◆ **Exercise requirements**
Return, exactly as written, every line from the first line of the data below through the line that contains "genus: Tragelaphus".

(Stored data entries)
################
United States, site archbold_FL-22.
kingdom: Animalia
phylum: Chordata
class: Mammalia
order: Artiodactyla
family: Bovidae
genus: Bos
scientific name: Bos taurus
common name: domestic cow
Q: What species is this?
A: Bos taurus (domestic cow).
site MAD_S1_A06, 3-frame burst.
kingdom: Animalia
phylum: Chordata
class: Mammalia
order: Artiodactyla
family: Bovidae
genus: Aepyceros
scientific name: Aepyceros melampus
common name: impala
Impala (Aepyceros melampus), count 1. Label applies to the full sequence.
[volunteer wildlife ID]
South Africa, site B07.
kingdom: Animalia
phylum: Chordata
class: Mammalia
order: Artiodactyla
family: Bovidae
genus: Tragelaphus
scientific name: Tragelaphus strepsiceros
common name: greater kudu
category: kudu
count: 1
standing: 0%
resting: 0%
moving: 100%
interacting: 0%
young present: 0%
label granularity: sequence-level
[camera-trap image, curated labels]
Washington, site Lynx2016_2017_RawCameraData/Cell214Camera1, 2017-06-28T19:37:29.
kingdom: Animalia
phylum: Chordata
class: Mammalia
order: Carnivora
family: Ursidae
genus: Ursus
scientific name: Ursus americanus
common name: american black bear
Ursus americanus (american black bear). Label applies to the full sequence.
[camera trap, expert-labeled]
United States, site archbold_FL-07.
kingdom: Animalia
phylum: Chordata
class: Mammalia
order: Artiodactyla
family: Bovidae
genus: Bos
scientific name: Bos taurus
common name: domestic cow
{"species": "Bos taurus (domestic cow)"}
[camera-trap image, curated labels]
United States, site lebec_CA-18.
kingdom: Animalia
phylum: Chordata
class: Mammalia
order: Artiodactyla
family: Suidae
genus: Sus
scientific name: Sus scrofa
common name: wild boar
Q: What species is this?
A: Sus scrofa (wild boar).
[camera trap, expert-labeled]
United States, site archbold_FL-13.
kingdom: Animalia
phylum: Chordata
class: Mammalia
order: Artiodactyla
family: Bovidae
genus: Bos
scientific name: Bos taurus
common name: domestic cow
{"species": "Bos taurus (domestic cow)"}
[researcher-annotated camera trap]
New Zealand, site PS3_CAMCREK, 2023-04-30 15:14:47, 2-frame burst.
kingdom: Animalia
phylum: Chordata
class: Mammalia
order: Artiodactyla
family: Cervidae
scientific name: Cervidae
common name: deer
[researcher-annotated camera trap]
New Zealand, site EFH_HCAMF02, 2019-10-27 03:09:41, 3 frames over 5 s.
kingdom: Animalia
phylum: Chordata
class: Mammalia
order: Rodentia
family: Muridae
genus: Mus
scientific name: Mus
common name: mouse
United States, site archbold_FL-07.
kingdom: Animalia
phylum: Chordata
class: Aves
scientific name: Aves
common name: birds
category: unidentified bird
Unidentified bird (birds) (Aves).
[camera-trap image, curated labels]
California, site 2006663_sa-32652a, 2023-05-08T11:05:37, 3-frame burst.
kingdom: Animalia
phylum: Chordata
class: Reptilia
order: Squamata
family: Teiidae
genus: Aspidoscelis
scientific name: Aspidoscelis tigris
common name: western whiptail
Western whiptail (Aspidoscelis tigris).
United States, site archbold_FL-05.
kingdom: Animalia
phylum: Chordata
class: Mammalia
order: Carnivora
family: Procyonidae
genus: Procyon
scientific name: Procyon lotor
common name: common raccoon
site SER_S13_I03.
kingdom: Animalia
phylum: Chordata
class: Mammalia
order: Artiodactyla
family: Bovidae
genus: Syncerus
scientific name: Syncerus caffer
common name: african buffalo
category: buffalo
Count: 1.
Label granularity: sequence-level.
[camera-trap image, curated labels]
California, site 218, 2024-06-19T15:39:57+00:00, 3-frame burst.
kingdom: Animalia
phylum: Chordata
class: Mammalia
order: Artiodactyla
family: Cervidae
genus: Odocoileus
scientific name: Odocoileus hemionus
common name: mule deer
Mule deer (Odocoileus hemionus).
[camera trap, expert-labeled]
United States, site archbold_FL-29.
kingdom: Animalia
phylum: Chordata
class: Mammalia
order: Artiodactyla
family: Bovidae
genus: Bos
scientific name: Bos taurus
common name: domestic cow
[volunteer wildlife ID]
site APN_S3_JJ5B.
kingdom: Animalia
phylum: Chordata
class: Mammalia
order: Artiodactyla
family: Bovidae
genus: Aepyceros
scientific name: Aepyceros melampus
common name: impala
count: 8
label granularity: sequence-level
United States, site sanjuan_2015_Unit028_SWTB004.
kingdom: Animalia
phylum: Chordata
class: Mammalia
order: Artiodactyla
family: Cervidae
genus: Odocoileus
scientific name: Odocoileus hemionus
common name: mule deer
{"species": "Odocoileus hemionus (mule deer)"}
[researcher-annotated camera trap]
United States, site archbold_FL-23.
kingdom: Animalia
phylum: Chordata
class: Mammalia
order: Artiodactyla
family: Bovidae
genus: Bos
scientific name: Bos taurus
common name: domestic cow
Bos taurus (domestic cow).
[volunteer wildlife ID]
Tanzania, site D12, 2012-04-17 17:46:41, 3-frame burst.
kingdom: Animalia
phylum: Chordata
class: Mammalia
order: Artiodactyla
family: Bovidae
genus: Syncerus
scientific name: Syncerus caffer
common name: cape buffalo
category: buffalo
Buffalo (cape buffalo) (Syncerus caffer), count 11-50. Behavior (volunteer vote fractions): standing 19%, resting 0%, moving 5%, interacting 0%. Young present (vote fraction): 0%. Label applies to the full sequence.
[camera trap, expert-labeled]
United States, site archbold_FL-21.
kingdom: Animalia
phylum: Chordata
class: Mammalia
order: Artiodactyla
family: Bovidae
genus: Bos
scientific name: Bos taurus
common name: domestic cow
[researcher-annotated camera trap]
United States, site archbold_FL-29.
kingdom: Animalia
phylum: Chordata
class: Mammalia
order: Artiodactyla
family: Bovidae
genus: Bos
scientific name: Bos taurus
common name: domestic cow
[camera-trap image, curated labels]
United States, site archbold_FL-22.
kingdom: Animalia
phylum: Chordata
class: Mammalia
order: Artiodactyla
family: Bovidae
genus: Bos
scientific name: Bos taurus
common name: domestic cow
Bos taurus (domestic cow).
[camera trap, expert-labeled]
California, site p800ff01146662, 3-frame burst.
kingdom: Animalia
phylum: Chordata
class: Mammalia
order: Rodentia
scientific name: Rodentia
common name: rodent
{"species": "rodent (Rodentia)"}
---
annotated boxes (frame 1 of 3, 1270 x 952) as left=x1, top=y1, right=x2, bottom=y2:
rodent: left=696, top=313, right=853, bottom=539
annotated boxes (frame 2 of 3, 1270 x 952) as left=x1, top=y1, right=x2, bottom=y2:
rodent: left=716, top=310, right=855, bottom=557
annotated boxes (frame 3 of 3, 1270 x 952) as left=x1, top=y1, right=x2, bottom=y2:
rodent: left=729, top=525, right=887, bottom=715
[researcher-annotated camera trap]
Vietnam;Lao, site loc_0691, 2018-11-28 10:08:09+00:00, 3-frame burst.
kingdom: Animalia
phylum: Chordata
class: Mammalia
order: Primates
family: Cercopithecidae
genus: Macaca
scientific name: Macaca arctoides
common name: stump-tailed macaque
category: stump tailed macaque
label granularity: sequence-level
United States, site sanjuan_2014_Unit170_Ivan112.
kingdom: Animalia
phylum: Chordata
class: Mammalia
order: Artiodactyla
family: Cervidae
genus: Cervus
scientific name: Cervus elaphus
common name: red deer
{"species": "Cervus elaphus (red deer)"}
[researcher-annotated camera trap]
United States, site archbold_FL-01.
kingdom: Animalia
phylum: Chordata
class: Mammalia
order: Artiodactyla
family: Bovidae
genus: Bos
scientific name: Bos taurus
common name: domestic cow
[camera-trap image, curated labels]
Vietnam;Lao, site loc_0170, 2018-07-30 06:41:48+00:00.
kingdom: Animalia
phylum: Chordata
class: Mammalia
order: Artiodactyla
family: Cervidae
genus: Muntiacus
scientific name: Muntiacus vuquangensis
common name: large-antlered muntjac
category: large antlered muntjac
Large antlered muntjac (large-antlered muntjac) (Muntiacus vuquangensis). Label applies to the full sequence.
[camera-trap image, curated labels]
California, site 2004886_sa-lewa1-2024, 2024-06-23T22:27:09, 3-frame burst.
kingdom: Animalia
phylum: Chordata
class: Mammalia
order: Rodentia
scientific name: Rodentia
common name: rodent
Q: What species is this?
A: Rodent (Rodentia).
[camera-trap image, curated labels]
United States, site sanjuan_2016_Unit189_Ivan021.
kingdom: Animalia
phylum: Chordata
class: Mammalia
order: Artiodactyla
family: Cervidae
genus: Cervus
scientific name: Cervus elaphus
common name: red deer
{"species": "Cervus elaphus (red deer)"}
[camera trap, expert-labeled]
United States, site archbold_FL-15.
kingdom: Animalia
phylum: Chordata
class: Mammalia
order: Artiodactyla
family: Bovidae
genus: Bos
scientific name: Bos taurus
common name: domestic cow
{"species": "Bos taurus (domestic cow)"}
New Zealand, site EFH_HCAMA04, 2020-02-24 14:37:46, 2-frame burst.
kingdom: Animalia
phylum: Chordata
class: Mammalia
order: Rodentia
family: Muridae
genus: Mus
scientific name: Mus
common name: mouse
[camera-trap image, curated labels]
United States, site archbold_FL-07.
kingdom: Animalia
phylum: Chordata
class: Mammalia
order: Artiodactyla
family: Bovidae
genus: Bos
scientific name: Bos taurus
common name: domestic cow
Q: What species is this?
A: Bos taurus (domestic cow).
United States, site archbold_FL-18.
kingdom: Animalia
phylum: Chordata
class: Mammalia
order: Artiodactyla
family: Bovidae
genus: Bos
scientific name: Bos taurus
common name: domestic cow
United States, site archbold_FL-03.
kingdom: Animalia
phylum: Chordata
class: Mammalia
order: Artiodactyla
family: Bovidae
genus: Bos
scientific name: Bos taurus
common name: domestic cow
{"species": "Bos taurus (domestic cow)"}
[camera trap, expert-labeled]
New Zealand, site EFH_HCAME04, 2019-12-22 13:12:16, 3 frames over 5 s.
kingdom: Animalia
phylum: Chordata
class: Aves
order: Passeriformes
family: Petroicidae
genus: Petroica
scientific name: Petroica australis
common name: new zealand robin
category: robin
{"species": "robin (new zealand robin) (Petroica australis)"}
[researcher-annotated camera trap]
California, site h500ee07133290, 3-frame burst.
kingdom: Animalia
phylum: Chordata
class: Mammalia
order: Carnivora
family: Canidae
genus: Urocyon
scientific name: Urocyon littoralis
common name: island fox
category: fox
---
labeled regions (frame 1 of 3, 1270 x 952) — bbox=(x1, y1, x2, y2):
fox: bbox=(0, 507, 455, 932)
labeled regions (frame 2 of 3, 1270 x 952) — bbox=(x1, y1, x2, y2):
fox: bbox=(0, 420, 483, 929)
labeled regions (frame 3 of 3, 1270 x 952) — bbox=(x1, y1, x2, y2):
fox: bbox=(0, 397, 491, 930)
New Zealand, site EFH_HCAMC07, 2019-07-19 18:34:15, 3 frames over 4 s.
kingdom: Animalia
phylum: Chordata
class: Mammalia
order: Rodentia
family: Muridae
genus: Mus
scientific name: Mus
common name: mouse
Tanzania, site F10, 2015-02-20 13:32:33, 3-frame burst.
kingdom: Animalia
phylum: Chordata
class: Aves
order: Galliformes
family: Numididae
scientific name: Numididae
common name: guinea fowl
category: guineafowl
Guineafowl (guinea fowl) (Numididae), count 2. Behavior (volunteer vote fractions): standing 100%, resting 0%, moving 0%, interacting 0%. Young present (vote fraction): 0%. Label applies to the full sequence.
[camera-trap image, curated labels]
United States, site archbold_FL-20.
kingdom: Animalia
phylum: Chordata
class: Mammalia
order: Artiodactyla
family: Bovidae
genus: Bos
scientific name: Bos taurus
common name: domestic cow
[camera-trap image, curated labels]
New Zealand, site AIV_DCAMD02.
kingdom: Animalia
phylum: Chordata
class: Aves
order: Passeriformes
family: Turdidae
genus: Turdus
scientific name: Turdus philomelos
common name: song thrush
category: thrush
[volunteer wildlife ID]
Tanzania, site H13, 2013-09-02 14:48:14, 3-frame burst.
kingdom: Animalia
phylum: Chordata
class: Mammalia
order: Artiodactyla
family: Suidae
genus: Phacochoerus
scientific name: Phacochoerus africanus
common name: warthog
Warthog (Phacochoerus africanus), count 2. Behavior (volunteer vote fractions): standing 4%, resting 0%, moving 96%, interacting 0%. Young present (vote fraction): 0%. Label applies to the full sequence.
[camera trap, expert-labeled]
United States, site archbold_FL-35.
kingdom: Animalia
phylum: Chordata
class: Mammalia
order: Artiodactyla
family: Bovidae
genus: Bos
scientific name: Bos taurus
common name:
################
◆ **Final answer**
United States, site archbold_FL-22.
kingdom: Animalia
phylum: Chordata
class: Mammalia
order: Artiodactyla
family: Bovidae
genus: Bos
scientific name: Bos taurus
common name: domestic cow
Q: What species is this?
A: Bos taurus (domestic cow).
site MAD_S1_A06, 3-frame burst.
kingdom: Animalia
phylum: Chordata
class: Mammalia
order: Artiodactyla
family: Bovidae
genus: Aepyceros
scientific name: Aepyceros melampus
common name: impala
Impala (Aepyceros melampus), count 1. Label applies to the full sequence.
[volunteer wildlife ID]
South Africa, site B07.
kingdom: Animalia
phylum: Chordata
class: Mammalia
order: Artiodactyla
family: Bovidae
genus: Tragelaphus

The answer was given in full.